This sugar plum recipe gets your child to chop, mix, and roll his way to a delicious treat. Sugar plums might sound familiar from the holiday poem Twas the Night Before Christmas or The Nutcracker ballet's "Dance of the Sugar Plum Fairy." But what is a sugar plum? In this case 'plum' refers to a sweet treat, or comfit, and can be traced as far back as the 17th century. It doesn't have much to do with the fruit we think of as plums today, and traditionally involves a patient process of layering sugar over a spice seed like coriander, over the course of several days. Over time, ingredients like dried fruit were added. Some people even developed their own literal versions of sugar plums! This sugar plum recipe is based on the old tradition, but it won't take you days to do. And there's no baking! Round up family or friends for this festive and easy Christmas activity. Make our sugar plum recipe to find out what a sugar plum really is.
What You Do:
- If you're using a food processor, combine the nuts and dried fruit: raisins, apricots and figs and pulse together until finely chopped. Otherwise, and more traditional, finely chop each ingredient by hand—adding each batch to a large bowl. This, if done by hand, is probably the most time consuming part so take a break, put on some music, switch off with someone else!
- This next step can be done while someone else is cutting the fruit and nuts, or in between: in a small bowl combine the spices, honey and juice. Set it aside.

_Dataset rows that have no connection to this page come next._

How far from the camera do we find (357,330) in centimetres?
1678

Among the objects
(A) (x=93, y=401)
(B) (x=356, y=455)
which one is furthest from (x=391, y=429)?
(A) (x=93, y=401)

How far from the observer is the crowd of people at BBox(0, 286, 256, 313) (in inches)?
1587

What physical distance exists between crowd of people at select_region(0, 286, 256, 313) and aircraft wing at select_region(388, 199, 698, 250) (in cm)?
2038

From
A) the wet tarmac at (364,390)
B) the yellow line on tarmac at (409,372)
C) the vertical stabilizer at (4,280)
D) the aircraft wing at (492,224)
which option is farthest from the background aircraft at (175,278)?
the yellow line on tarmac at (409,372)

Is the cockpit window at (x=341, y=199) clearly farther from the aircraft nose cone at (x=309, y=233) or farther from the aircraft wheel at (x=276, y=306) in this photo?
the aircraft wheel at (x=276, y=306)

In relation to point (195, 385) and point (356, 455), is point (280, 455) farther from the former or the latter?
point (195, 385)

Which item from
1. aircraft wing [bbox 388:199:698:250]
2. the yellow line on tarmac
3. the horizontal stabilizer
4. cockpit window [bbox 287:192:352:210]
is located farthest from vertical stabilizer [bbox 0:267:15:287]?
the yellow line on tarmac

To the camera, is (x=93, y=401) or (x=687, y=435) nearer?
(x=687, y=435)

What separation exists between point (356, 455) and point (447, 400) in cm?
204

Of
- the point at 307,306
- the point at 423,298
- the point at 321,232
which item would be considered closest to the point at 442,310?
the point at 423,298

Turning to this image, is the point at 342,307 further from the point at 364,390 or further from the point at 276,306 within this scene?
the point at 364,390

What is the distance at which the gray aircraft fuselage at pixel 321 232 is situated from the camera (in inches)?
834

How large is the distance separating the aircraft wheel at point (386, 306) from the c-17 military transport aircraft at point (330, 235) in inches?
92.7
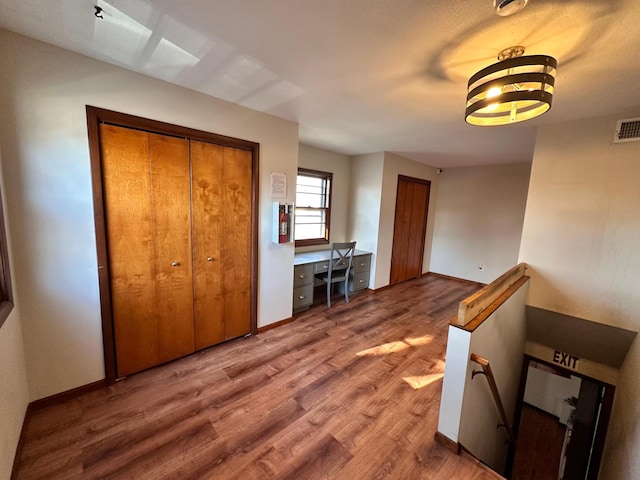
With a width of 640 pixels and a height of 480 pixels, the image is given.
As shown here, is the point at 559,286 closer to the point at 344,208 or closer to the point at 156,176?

- With a clean hand mix together the chopped fruit and nuts in the large bowl.
- Once that's mixed up add the honey-spice mixture. Try to spread everything around evenly, making sure to cover it all with spices and honey.
- Once everything's mixed together thoroughly you can start pinching off and rounding bits into sugar plums! Wash your hands off for the next step:
- First, dust a clean work surface with an even layer of coconut shreds - a cutting board or baking sheet is great to work on.
- Use a half tablespoon to scoop out bits of mixture and roll them into balls with your hands. This part's nice and sticky! One method for rounding bits of mixture is to: hold a spoonful of the mixture in your palm and close your hand around it in a fist, squeezing it together.
- Then drop it onto the layer of shredded coconut and use the palm of your hand to roll it over the flat surface, almost like your hand is gliding over a marble. If the "ball" starts to crack just pick it up and squeeze it together again tightly then continue rolling it till it's covered with coconut shreds!
- Continue through the mixture making your plums until you're done. Then they're officially ready to eat!
They're great for shipping off as presents too, just line a tin or container with wax paper between each layer of sugar plums. This recipe makes at least two dozen sugar plums. They can be stored at room temperature for as long as a week, or refrigerated for up to a month.
There are so many kinds of sugar plums that can be made—try dried dates and apricots with almonds, and instead of coconut dust confectioner's sugar over the top. You can make almost any combination of nuts and dried fruits to suit your taste buds!